Saya dulu mengira menulis aturan adalah bagian tersulit.
Ternyata tantangan sebenarnya adalah memberi aturan itu cukup konteks untuk membuat keputusan yang tepat.
Sebuah dApp bisa memverifikasi pengguna di sisi front end, tetapi smart contract tidak peduli apa yang terjadi sebelum transaksi mencapai mereka.
Pertanyaan sebenarnya itu sederhana:
Apakah alamat ini boleh menjalankan aksi ini?
Jika jawabannya ada di luar jalur transaksi, para pembangun menghadapi dilema:
* Simpan semuanya di onchain, tetapi terima konteks yang terbatas.
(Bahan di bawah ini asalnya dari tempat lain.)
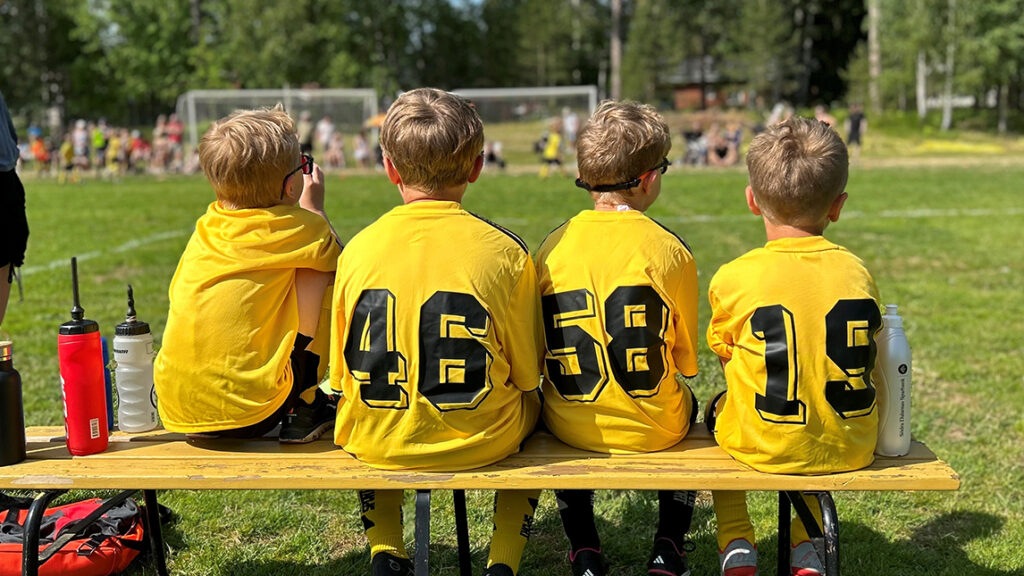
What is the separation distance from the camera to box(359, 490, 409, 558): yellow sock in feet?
9.50

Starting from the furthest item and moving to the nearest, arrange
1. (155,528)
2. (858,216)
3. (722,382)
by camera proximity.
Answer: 1. (858,216)
2. (722,382)
3. (155,528)

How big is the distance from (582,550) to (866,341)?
1155mm

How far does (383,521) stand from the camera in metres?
2.91

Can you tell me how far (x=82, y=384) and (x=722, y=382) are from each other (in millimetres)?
3833

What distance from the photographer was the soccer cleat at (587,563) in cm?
294

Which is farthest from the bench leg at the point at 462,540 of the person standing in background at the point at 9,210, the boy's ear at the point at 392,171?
the person standing in background at the point at 9,210

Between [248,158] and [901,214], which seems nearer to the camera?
[248,158]

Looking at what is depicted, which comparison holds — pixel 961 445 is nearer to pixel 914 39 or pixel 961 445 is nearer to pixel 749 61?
pixel 914 39

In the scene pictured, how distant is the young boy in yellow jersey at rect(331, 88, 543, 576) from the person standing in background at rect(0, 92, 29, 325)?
204cm

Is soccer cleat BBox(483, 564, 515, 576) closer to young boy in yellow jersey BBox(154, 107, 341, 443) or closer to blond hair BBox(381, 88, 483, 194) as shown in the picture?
young boy in yellow jersey BBox(154, 107, 341, 443)

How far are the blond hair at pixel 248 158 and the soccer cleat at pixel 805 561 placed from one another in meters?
2.02

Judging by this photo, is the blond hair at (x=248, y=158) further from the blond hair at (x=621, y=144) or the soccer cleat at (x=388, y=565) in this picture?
the soccer cleat at (x=388, y=565)

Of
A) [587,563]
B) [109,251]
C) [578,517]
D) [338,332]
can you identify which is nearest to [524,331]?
[338,332]

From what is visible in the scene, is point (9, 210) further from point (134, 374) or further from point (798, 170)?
point (798, 170)
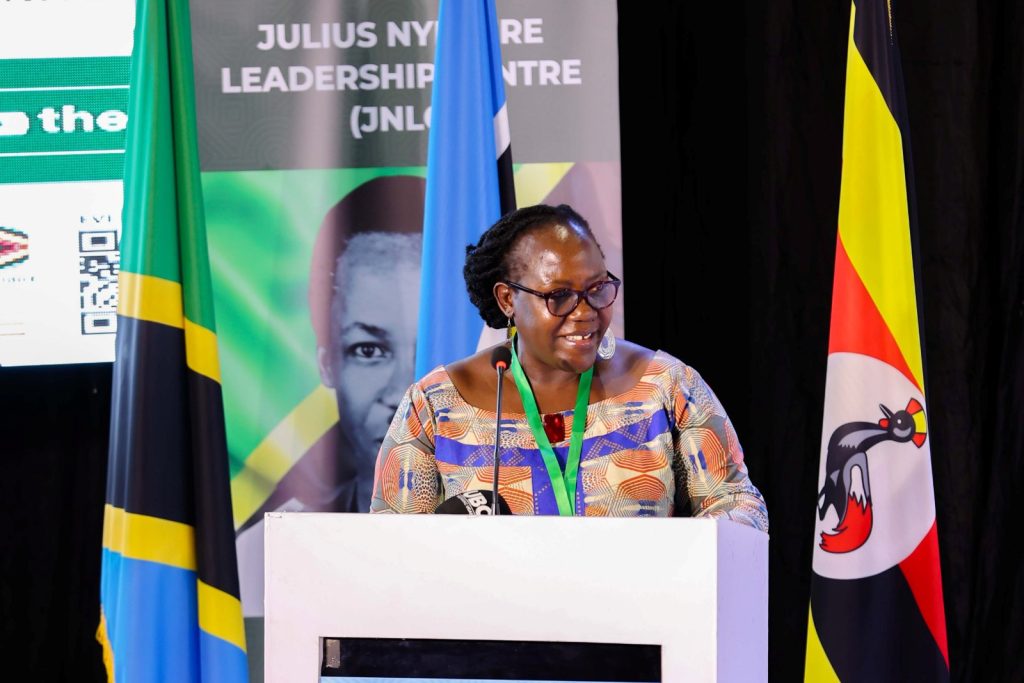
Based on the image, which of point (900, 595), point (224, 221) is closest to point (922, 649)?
point (900, 595)

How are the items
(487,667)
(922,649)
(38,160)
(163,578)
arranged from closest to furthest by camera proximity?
(487,667) < (163,578) < (922,649) < (38,160)

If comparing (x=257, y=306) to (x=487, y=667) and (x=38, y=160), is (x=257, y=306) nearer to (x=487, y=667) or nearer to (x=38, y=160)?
(x=38, y=160)

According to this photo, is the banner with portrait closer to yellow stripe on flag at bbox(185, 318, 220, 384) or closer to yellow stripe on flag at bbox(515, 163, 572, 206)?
yellow stripe on flag at bbox(515, 163, 572, 206)

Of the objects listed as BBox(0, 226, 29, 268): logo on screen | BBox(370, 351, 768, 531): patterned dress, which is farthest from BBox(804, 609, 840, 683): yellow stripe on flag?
BBox(0, 226, 29, 268): logo on screen

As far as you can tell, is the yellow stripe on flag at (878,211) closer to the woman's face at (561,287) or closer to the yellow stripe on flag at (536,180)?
the yellow stripe on flag at (536,180)

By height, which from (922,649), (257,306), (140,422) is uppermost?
(257,306)

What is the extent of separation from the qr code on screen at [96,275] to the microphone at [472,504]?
1823mm

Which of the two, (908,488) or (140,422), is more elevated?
(140,422)

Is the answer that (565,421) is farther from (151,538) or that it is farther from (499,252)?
(151,538)

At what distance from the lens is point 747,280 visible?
351 centimetres

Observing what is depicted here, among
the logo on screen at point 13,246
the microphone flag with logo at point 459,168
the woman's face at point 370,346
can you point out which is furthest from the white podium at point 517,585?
the logo on screen at point 13,246

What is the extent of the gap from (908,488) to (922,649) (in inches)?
16.9

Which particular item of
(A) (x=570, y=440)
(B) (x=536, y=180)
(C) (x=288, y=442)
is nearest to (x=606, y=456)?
(A) (x=570, y=440)

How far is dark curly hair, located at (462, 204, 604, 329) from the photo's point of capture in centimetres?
213
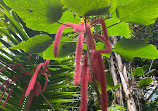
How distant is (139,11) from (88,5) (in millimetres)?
140

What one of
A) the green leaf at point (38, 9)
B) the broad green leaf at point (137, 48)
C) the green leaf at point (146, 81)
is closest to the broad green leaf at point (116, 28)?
the broad green leaf at point (137, 48)

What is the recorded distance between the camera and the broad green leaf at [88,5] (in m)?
0.35

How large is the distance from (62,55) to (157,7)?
0.30m

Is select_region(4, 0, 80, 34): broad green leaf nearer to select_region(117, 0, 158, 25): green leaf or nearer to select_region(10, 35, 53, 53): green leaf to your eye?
select_region(10, 35, 53, 53): green leaf

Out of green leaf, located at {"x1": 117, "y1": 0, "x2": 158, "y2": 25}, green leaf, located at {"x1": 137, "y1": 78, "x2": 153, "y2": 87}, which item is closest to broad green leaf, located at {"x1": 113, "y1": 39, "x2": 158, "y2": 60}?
green leaf, located at {"x1": 117, "y1": 0, "x2": 158, "y2": 25}

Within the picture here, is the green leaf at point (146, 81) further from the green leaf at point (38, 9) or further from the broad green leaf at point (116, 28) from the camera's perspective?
the green leaf at point (38, 9)

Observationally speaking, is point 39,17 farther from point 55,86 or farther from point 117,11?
point 55,86

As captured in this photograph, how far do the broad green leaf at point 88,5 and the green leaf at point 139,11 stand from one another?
0.22ft

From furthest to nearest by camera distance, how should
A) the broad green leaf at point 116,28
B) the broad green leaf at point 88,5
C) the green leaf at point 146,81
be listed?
the green leaf at point 146,81 → the broad green leaf at point 116,28 → the broad green leaf at point 88,5

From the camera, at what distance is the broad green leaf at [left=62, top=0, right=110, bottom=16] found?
350 millimetres

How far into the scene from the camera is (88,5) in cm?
36

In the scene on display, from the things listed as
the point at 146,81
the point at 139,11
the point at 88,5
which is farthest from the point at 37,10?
the point at 146,81

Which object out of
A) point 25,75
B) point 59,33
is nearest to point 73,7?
point 59,33

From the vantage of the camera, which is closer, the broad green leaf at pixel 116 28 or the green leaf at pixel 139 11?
the green leaf at pixel 139 11
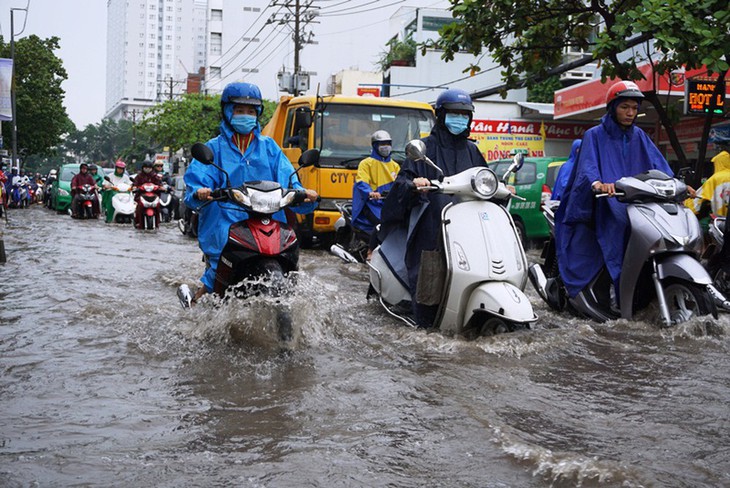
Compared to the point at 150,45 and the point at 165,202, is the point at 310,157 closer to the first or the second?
the point at 165,202

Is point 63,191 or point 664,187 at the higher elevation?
point 664,187

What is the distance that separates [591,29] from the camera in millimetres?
12000

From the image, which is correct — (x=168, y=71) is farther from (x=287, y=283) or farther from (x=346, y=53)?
(x=287, y=283)

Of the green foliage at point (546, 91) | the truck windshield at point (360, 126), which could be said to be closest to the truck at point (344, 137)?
the truck windshield at point (360, 126)

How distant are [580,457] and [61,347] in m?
3.42

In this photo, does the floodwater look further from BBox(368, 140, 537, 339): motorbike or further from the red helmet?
the red helmet

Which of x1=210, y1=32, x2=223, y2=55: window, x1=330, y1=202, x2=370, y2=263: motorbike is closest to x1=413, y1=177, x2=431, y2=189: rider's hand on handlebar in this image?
x1=330, y1=202, x2=370, y2=263: motorbike

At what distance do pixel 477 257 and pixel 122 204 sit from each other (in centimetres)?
1606

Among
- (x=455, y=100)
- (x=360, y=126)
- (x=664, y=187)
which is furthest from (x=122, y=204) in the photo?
(x=664, y=187)

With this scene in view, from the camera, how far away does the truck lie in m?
12.9

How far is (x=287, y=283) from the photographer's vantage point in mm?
5543

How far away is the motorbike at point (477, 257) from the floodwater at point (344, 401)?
0.57 feet

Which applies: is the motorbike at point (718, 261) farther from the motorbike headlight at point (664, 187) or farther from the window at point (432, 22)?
→ the window at point (432, 22)

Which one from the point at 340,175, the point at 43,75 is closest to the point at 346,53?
the point at 43,75
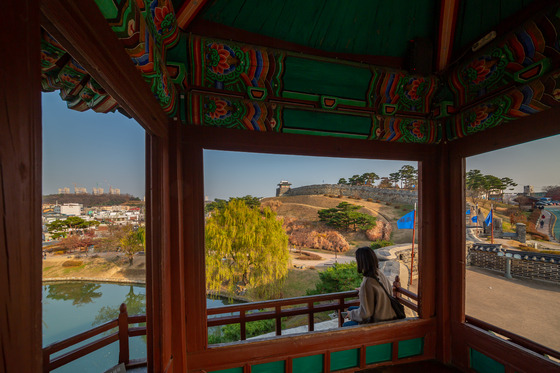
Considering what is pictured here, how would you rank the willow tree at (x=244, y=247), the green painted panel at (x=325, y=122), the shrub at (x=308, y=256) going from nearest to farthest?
1. the green painted panel at (x=325, y=122)
2. the willow tree at (x=244, y=247)
3. the shrub at (x=308, y=256)

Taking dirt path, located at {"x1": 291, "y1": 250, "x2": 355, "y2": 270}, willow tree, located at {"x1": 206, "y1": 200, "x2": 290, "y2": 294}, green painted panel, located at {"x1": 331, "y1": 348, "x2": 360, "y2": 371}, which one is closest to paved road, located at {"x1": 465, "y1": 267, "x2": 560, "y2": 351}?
green painted panel, located at {"x1": 331, "y1": 348, "x2": 360, "y2": 371}

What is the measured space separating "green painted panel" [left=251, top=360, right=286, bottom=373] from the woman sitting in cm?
76

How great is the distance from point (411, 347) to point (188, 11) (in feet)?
11.8

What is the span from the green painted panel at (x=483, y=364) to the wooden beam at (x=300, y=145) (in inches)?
75.5

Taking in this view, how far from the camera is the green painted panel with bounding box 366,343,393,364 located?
2.15 metres

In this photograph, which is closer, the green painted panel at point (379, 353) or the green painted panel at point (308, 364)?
the green painted panel at point (308, 364)

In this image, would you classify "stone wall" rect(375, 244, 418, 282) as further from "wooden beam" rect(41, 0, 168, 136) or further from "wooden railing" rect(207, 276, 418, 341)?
"wooden beam" rect(41, 0, 168, 136)

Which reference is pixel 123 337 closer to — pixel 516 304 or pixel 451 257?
pixel 451 257

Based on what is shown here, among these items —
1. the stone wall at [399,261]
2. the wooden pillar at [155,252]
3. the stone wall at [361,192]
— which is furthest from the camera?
the stone wall at [361,192]

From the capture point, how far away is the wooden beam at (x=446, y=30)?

* Atau andalkan pengecekan offchain dan percaya bahwa itu benar-benar diterapkan.
Karena itulah pendekatan
@NewtonProtocol yang menonjol bagiku.
Dengan menghadirkan konteks eksternal yang terverifikasi ke dalam keputusan kebijakan tingkat transaksi, otorisasi bisa terjadi sebelum nilai berpindah—bukan setelah.
Status domisili, sinyal risiko, dan pengecekan kepatuhan menjadi bagian dari eksekusi, bukan sekadar pemikiran belakangan.
Karena titik terlemah tidak selalu kode yang buruk.
Kadang-kadang itu aturan yang tidak pernah punya informasi cukup untuk berkata tidak.
Otomasi tidak hanya membutuhkan agen yang lebih cerdas.
Ia membutuhkan aturan yang lebih cerdas dan peka konteks.